By Chris Good – Writer, Blogger, Musician, habitual Tinderer and coffee addict.

Is feminism fighting for equality? With respect, no, it isn’t. Here’s why.

The fight for ‘equality’ of the first two waves of feminism fought to raise the standing of women in society where there were clear and vast imbalances. Men in all eras of history were also imprisoned in gender roles and forced to live and act accordingly, but it’s right that women’s liberation movements fought for balance in democracy, the right for women to work, earn, own property and shape their own lives. In order to fight for equality, the woman’s rights needed to be elevated to that of a man’s. In that era and political and social climate, fighting for the rights of women was, indeed, “the fight for equality”.

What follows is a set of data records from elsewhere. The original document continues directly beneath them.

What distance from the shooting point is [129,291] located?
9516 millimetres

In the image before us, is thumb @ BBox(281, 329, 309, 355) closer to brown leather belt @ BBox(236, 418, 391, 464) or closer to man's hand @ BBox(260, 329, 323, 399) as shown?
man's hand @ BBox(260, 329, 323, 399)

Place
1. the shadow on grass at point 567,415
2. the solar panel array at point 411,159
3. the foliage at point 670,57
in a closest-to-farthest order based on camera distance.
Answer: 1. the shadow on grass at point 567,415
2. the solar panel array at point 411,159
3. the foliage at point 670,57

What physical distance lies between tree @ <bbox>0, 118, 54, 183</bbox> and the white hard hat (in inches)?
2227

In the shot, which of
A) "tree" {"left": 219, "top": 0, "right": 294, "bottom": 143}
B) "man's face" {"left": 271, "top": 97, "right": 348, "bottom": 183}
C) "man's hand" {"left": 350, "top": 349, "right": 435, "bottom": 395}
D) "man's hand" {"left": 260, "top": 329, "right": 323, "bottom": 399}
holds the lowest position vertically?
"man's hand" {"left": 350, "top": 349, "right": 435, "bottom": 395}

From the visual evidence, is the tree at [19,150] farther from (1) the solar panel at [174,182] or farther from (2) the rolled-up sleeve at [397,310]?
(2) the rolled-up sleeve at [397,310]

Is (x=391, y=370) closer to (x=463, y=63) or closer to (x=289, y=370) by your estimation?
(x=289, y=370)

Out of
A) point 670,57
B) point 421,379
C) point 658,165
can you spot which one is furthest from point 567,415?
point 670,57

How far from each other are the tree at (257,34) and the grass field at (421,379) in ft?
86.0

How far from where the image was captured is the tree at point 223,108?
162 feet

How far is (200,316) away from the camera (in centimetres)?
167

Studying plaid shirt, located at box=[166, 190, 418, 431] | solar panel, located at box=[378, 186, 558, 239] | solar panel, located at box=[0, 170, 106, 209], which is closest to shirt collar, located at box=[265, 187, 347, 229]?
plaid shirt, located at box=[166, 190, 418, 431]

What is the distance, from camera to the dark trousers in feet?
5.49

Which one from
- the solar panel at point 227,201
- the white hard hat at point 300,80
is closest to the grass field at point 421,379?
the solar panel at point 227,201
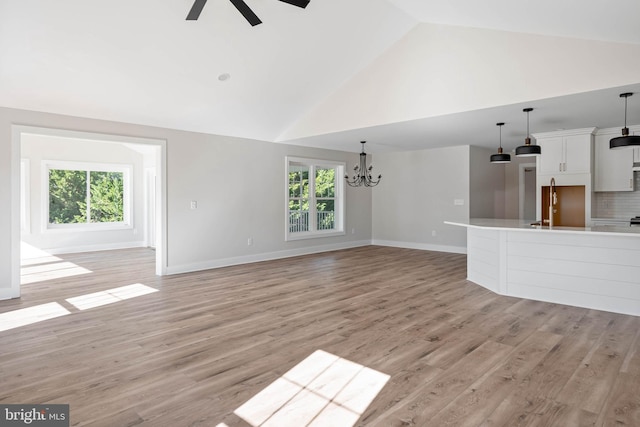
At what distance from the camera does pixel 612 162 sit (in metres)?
6.36

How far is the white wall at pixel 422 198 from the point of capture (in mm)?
8609

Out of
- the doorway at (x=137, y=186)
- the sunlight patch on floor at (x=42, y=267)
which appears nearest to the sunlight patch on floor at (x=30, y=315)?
the doorway at (x=137, y=186)

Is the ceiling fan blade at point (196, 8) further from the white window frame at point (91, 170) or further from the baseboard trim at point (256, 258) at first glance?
the white window frame at point (91, 170)

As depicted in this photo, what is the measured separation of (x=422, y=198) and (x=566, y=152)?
323cm

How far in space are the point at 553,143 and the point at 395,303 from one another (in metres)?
4.43

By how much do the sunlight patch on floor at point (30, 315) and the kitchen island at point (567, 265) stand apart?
5156mm

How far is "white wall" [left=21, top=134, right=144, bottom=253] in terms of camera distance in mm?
8195

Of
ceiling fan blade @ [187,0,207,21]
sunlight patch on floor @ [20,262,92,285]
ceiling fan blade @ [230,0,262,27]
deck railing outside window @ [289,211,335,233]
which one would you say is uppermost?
ceiling fan blade @ [187,0,207,21]

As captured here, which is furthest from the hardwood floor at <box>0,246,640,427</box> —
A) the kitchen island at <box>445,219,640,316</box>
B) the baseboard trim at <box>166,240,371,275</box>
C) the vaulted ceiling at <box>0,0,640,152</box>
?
the vaulted ceiling at <box>0,0,640,152</box>

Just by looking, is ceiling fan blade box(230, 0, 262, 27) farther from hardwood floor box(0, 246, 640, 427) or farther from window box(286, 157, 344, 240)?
window box(286, 157, 344, 240)

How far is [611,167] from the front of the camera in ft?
20.9

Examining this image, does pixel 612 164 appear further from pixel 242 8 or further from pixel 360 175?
pixel 242 8

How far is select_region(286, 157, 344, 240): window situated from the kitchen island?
13.9 feet

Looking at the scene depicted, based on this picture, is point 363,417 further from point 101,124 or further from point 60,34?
point 101,124
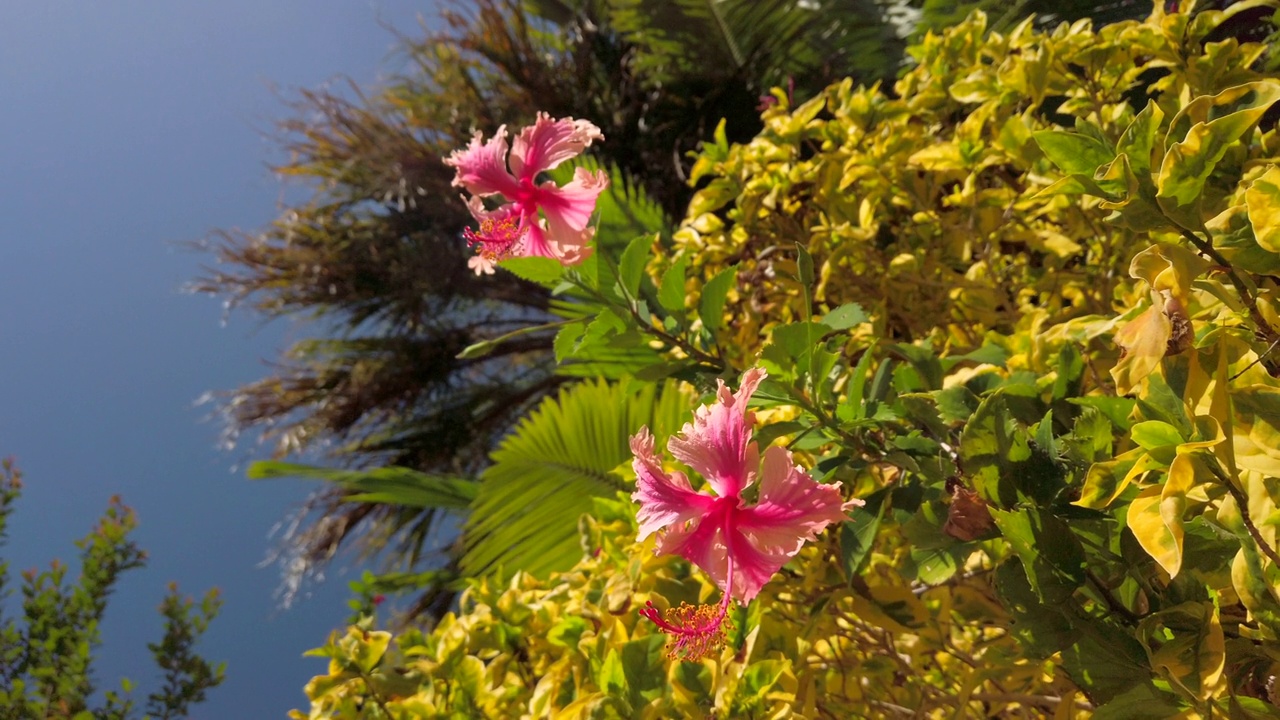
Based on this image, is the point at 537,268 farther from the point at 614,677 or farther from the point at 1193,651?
the point at 1193,651

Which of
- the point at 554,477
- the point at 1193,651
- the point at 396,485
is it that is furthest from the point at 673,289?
the point at 396,485

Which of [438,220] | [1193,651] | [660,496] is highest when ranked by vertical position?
[438,220]

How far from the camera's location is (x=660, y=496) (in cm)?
46

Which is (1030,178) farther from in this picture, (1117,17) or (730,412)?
(1117,17)

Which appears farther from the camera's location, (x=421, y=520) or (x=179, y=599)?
(x=421, y=520)

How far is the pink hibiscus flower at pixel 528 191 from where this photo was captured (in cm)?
66

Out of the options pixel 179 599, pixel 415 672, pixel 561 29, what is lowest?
pixel 415 672

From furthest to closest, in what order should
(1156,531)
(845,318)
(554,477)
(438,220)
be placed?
(438,220)
(554,477)
(845,318)
(1156,531)

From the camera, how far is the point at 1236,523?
36 centimetres

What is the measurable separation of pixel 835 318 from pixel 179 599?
3016mm

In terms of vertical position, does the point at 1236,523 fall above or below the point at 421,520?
below

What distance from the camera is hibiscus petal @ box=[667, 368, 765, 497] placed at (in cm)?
43

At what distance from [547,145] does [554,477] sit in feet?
2.92

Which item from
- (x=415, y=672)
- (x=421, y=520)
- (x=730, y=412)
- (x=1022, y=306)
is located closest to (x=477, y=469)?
(x=421, y=520)
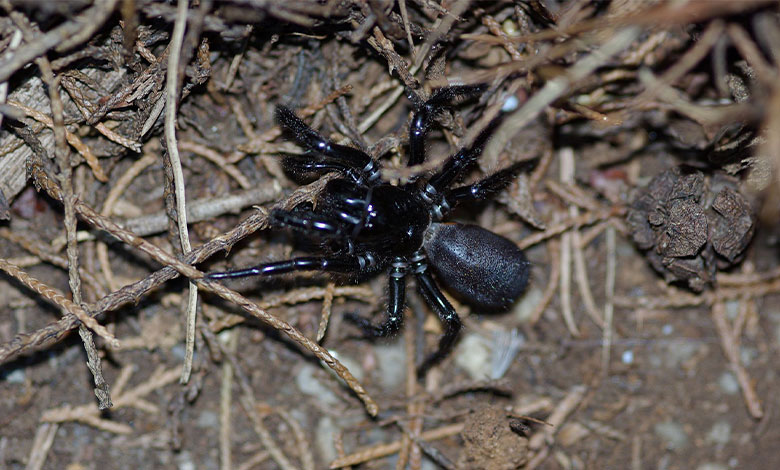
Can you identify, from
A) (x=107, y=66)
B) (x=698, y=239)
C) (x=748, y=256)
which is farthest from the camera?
(x=748, y=256)

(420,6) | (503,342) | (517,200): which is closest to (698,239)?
(517,200)

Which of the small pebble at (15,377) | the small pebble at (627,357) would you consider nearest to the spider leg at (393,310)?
the small pebble at (627,357)

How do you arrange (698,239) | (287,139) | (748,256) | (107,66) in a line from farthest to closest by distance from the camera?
(748,256) < (287,139) < (698,239) < (107,66)

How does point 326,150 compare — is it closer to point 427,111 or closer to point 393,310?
point 427,111

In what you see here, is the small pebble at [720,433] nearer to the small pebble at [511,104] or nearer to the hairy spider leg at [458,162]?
the hairy spider leg at [458,162]

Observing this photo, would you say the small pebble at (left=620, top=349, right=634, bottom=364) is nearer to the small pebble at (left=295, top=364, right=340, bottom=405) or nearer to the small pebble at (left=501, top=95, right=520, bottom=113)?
the small pebble at (left=501, top=95, right=520, bottom=113)

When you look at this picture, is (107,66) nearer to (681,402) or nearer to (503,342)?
(503,342)
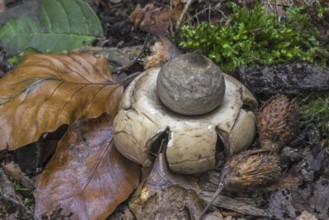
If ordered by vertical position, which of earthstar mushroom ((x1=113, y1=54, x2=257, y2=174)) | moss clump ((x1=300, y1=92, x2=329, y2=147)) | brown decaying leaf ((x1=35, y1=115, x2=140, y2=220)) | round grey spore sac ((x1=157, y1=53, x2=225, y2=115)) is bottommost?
brown decaying leaf ((x1=35, y1=115, x2=140, y2=220))

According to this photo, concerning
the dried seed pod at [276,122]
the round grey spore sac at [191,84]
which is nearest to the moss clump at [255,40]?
the dried seed pod at [276,122]

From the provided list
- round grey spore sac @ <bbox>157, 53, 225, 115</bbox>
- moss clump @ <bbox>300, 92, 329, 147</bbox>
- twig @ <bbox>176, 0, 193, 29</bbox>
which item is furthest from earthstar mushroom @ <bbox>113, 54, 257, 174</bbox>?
twig @ <bbox>176, 0, 193, 29</bbox>

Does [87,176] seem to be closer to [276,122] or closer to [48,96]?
[48,96]

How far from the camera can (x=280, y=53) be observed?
2.68 m

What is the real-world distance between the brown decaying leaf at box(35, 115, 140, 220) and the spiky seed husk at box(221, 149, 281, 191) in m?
0.42

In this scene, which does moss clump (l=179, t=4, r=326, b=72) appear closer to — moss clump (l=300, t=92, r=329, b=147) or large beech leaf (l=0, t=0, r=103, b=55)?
moss clump (l=300, t=92, r=329, b=147)

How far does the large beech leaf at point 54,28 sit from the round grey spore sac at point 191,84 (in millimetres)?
1031

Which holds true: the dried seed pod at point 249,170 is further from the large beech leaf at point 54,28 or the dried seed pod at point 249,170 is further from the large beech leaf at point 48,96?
the large beech leaf at point 54,28

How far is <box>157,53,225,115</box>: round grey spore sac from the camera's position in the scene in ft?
7.14

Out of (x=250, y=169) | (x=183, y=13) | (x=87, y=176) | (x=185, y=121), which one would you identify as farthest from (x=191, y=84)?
(x=183, y=13)

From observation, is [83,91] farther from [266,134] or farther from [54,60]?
[266,134]

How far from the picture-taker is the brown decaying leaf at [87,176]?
232 centimetres

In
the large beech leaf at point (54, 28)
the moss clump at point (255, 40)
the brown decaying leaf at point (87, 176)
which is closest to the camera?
the brown decaying leaf at point (87, 176)

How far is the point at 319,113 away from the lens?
2482 millimetres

The new wave feminists constantly declare the fight for equality despite glaring oversights. Why? Today’s feminism fights a new and changed Western world with an old definition of what it means to fight for equal rights. Fighting solely for the rights of women was relevant to the first and second wave of the movement that were staring at glaringly biased legislation and cultural values, but in today’s changed world it is not only outdated, but misplaced.

Both genders, as citizens, now have equal rights. There are further developments that deserve attention for each gender, so a campaign should be run by both men and women who, together, tackle highlighted equality issues that affect men and/or women; it would be wrong to fight for, only, the rights of women, as feminism clearly does today.

We heat a room when it’s cold, but there comes a point when the temperature simply needs regulating to maintain a comfortable environment for everyone. To continue heating it, would become too hot. Too extreme. Where this wave of feminism is still cranking up the dial on the thermostat, past 22 degrees to Max Women’s Rights, it’s becoming uncomfortable.

Furthermore, in claiming it is the fight for equality and, yet, only advocating for women, feminists show the movement as stubborn-minded and prejudiced, acting upon illogical, biased and, therefore, extremist values. A movement is its voice in the media, and ours is constantly bombarded with the notion that women are the only oppressed gender while men are the perpetrators of rape, rape threats, domestic violence, cat calling, sexual objectification and with headlines such as ‘a sea of misogyny’, ‘men should just shut up’ and ‘men avoid housework and don’t do their share’. This can only have one outcome: suspicion, dislike and blame toward all men.